Introduce a pure-stdlib trails.trace_context module that provides:

  • TraceContext dataclass — carries trace_id (32-hex), span_id (16-hex), optional parent_span_id, sampling flag, and baggage. Supports child(), to_traceparent() (W3C format 00-{trace_id}-{span_id}-{flags}), and from_traceparent().
  • contextvars propagation_current_trace ContextVar with current_trace() / set_trace() accessors.
  • traced_span context manager — creates a child span from the current context, fires span_started / span_ended events to the observer system, and restores the parent on exit.
  • Middleware functions for capability invocation, LLM calls, federation header inject/extract, and PROV-O annotation — all opt-in, no modification of existing source files required.
  • TracingPipelineStage — a pipeline stage that creates a root trace context (or extracts one from incoming headers) and sets it as the current context for the request.

Design constraints

  • No hard dependency on opentelemetry-sdk. The module uses only stdlib (contextvars, secrets, dataclasses, re, time, logging, functools).
  • Observer integration only.

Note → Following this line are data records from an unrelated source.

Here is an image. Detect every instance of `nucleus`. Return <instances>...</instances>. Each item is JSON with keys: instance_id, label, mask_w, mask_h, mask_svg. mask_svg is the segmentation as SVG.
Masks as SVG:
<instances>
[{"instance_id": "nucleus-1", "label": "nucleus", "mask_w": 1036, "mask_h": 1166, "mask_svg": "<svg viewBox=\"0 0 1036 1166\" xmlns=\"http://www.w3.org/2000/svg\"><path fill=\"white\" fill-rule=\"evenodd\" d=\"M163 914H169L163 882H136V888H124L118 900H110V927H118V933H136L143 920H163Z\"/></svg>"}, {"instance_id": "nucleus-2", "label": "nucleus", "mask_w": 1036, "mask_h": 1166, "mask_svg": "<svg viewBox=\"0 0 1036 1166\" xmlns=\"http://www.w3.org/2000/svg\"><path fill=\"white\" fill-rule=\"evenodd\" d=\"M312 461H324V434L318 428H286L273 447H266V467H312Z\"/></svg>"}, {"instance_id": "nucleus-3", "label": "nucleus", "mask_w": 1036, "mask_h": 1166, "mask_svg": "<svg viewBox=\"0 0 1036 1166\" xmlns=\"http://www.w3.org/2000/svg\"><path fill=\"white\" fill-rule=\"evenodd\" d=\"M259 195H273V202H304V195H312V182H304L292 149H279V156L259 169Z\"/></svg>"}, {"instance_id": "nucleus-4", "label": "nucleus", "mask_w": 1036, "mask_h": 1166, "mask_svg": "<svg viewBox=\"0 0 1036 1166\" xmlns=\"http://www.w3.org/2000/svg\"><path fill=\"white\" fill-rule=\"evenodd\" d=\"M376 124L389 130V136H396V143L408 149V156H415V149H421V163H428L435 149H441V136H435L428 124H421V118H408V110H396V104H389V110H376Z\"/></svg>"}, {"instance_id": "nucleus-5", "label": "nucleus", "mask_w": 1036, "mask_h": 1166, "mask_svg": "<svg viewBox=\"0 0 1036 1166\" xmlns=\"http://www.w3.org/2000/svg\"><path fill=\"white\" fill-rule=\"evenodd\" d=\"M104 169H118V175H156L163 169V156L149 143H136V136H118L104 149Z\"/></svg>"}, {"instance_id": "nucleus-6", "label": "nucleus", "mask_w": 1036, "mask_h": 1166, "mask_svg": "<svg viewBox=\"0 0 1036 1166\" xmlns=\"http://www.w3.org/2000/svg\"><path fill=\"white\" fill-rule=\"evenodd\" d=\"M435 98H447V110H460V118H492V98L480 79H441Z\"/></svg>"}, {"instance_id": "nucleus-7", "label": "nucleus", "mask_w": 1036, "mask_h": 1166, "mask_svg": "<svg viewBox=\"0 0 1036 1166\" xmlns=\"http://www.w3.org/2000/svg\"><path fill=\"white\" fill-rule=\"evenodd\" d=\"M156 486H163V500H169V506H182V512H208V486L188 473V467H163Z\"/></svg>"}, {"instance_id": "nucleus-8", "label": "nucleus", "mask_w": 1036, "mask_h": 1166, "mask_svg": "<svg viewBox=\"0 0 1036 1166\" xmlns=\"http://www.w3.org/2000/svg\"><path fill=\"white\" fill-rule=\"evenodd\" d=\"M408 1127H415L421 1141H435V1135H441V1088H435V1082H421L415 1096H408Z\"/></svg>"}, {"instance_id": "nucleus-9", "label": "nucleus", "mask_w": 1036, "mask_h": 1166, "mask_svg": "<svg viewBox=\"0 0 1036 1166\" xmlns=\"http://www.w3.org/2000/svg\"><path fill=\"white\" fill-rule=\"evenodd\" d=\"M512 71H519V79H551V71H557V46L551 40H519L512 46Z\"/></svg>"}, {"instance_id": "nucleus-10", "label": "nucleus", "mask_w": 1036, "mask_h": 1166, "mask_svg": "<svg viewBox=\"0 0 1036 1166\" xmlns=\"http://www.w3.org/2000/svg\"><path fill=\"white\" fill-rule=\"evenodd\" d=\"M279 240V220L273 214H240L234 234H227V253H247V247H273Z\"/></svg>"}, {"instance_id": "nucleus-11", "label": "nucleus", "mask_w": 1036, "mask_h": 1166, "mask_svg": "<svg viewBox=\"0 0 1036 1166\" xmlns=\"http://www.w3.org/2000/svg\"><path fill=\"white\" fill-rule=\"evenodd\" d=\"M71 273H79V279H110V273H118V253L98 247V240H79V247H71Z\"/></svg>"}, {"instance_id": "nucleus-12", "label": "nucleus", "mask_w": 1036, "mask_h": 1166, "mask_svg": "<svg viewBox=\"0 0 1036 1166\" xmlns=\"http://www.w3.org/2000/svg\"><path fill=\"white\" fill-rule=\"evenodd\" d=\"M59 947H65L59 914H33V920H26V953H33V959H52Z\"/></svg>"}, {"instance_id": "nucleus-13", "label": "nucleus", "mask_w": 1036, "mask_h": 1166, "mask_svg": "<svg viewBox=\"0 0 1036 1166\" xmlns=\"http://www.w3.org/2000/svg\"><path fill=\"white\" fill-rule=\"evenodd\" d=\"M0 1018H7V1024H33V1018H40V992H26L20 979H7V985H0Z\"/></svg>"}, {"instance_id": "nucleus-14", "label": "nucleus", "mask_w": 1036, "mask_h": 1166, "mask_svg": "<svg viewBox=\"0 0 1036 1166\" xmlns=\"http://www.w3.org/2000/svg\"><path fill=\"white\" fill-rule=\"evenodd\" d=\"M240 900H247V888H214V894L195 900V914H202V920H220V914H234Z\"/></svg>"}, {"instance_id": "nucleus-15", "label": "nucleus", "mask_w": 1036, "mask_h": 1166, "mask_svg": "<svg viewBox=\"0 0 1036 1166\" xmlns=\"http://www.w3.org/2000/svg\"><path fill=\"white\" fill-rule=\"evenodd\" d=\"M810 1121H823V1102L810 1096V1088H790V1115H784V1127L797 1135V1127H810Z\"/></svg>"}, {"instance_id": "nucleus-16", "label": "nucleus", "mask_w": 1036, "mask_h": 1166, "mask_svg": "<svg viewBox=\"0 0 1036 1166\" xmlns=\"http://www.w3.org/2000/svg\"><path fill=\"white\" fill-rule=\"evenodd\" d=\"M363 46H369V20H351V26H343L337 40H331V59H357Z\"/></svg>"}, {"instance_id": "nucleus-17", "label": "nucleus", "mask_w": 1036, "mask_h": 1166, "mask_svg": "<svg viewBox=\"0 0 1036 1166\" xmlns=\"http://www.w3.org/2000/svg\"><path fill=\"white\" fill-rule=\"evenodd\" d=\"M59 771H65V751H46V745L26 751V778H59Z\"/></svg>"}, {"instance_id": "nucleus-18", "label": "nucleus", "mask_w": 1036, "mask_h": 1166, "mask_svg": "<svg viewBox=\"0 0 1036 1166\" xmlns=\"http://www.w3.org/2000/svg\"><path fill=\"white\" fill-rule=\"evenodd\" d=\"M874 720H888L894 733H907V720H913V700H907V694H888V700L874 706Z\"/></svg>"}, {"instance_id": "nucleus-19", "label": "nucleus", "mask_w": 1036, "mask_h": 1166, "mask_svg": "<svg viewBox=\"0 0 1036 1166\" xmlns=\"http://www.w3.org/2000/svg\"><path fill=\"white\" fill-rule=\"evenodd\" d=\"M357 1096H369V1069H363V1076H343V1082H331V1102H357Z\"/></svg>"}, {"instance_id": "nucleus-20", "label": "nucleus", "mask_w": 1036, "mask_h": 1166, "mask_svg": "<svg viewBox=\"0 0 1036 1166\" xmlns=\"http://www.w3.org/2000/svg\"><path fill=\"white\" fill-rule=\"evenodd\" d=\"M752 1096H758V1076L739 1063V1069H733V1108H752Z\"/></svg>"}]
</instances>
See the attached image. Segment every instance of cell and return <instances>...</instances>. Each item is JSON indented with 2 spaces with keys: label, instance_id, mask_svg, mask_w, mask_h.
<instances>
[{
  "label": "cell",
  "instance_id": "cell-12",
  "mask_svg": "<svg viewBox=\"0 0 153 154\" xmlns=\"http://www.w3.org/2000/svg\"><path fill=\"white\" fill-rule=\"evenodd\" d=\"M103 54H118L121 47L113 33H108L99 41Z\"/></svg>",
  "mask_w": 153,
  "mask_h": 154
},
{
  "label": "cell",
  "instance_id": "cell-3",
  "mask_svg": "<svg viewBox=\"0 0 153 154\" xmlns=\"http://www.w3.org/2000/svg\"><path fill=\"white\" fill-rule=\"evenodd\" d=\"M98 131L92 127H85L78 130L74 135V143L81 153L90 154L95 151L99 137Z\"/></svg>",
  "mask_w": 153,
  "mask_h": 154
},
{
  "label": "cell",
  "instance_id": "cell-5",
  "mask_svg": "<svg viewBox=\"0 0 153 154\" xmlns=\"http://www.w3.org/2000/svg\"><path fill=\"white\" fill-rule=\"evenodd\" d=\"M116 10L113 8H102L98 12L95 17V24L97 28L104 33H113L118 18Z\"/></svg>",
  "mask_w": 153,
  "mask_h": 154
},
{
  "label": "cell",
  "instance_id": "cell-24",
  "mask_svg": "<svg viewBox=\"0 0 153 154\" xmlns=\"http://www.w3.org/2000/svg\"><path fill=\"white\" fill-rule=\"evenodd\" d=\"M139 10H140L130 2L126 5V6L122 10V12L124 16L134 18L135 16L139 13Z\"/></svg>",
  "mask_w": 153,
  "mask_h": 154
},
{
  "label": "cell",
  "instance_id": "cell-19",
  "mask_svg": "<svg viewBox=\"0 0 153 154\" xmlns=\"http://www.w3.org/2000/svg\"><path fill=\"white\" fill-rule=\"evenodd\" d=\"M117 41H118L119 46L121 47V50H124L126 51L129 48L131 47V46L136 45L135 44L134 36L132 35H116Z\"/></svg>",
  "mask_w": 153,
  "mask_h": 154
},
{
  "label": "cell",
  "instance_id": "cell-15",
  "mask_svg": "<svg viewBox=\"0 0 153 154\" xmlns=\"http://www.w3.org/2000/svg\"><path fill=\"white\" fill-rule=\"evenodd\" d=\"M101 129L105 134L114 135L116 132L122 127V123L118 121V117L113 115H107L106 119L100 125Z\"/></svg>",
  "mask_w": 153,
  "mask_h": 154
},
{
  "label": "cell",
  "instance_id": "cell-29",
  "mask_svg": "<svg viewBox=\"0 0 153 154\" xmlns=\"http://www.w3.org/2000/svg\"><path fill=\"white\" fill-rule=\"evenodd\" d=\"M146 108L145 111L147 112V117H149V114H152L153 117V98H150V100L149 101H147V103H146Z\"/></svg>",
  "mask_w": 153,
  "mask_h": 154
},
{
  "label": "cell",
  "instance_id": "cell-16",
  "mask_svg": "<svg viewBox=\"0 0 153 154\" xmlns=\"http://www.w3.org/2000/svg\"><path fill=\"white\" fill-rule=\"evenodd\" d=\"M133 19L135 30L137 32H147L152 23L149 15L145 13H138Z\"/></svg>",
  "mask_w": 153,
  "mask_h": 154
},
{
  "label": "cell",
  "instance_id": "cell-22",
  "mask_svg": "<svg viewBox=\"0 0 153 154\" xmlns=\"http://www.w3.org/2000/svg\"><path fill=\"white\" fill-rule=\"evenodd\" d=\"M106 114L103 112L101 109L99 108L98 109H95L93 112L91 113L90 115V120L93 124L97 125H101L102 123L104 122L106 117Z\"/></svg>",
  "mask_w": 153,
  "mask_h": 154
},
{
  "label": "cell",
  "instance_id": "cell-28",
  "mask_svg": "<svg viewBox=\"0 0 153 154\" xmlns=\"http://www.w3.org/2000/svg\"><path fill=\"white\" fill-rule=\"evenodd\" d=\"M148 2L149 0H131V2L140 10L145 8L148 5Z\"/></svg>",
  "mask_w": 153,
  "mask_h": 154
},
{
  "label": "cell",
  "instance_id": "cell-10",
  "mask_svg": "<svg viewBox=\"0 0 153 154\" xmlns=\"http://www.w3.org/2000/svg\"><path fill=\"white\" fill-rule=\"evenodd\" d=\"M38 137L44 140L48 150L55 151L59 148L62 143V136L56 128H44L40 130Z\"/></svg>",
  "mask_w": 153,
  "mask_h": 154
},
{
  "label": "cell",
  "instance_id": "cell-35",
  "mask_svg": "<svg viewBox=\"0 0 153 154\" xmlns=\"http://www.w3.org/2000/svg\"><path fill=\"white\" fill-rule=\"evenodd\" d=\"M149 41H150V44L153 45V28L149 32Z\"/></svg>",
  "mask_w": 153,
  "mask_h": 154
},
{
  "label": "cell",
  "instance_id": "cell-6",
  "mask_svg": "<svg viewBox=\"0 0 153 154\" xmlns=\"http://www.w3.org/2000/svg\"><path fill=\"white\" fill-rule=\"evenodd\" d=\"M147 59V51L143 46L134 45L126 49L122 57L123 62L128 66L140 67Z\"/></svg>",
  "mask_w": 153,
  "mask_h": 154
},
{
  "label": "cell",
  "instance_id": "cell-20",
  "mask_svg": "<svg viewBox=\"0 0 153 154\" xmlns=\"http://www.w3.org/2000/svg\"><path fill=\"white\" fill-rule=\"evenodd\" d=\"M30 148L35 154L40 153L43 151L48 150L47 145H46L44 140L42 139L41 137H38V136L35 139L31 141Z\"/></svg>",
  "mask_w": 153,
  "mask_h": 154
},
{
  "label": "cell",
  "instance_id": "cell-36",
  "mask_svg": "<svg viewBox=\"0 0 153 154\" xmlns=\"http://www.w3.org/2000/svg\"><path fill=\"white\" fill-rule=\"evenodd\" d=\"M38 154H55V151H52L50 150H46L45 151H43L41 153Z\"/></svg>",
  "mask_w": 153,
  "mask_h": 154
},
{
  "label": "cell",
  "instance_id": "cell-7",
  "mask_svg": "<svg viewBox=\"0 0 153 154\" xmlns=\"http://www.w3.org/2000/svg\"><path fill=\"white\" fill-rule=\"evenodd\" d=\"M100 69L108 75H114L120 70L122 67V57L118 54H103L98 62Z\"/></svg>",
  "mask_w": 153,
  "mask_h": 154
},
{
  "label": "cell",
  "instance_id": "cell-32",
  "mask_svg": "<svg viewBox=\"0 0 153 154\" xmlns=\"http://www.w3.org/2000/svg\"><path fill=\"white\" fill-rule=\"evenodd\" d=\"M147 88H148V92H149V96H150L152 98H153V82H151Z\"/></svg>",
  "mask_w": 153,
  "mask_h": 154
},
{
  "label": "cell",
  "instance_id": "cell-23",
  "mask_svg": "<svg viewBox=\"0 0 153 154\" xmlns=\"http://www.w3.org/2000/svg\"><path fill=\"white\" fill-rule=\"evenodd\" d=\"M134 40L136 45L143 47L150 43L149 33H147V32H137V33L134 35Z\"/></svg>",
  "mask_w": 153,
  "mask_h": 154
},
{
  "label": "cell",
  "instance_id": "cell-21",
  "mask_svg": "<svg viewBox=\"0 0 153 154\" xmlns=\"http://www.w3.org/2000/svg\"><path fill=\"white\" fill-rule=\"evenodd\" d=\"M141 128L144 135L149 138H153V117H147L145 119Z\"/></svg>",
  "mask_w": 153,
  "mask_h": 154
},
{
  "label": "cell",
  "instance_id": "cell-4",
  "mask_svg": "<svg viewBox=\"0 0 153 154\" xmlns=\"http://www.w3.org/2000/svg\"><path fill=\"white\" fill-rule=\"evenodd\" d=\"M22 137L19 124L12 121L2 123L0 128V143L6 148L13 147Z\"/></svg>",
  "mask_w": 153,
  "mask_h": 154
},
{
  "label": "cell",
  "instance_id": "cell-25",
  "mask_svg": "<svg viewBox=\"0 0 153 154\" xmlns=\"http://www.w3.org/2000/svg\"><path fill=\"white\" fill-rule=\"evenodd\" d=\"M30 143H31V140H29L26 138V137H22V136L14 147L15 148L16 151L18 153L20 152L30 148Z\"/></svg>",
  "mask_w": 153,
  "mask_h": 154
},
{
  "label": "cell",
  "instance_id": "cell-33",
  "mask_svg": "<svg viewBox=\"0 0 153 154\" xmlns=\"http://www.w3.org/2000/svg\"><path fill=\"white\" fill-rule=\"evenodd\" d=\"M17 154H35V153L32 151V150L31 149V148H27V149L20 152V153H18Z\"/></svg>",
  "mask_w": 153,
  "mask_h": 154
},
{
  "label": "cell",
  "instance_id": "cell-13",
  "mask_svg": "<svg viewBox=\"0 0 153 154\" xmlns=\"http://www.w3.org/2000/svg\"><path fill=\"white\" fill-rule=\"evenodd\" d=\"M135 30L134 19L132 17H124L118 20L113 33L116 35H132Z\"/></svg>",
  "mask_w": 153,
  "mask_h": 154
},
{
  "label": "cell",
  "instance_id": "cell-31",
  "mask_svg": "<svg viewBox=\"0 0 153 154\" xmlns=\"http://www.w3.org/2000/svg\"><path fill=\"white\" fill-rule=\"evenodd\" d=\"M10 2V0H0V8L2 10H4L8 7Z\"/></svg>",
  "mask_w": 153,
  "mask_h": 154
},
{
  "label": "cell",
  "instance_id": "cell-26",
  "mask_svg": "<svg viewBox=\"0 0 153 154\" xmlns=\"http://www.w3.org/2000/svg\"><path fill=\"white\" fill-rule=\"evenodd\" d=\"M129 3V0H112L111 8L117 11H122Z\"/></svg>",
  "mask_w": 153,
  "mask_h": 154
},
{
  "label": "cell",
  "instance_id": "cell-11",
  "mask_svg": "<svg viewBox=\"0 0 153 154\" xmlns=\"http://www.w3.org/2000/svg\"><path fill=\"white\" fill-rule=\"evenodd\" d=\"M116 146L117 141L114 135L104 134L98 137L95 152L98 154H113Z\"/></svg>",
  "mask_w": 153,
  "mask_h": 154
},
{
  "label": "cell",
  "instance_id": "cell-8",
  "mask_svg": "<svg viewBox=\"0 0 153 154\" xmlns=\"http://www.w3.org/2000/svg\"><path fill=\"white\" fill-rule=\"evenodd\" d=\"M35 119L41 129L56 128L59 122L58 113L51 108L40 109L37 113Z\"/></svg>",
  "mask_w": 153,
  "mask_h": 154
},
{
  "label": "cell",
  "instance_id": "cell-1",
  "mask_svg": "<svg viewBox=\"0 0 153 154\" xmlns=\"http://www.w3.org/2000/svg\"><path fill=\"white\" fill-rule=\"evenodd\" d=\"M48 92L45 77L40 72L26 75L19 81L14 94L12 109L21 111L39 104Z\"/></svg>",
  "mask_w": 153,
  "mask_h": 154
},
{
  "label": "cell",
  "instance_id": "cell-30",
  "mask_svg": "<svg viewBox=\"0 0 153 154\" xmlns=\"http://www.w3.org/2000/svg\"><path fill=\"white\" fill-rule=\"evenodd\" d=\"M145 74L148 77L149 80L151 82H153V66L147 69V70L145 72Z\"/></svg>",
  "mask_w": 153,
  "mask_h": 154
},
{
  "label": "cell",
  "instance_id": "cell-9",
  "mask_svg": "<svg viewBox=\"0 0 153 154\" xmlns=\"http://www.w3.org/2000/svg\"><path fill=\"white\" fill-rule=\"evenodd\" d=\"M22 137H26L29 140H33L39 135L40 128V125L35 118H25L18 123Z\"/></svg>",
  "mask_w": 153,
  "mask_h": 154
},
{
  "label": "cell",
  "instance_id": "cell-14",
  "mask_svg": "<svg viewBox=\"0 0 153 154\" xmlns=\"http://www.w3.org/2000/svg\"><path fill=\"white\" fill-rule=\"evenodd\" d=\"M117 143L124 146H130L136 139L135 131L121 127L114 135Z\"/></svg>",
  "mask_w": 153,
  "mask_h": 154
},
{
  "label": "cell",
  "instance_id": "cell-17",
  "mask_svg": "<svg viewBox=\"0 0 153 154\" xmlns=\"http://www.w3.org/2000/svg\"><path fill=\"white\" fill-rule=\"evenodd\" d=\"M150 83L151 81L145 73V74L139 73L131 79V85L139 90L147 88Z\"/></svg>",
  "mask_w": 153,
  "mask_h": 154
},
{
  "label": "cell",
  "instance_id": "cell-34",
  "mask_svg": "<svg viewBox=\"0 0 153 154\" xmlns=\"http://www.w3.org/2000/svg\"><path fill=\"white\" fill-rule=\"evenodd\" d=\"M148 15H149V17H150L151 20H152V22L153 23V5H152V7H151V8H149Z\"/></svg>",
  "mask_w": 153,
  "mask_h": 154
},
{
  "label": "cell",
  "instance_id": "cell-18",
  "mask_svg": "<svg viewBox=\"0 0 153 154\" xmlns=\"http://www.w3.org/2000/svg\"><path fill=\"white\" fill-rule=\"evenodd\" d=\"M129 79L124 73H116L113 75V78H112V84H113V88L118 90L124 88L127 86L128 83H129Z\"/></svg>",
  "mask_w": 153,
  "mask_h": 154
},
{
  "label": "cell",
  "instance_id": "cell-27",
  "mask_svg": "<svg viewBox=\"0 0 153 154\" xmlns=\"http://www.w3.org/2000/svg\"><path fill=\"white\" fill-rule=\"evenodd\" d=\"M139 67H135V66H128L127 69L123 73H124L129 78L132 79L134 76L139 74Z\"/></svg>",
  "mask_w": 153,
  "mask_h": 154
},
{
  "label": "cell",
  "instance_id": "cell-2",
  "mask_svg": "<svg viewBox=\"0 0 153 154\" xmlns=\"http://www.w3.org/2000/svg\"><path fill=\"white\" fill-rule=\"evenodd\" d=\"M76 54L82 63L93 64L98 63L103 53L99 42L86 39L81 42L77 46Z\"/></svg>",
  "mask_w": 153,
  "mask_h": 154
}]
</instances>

Events flow through the existing trails.observability.emit() mechanism so any registered observer (including OTLPExporter) automatically receives span lifecycle events.
  • Opt-in middleware. Existing modules are not modified; trace propagation is wired by wrapping functions or inserting the pipeline stage.

Consequences

  • Distributed traces across federation peers become end-to-end visible.
  • PROV-O activities gain trails:traceId and trails:spanId predicates, linking provenance to traces.
  • Future work: automatic middleware wiring via trails.toml config ([tracing] auto_instrument = true).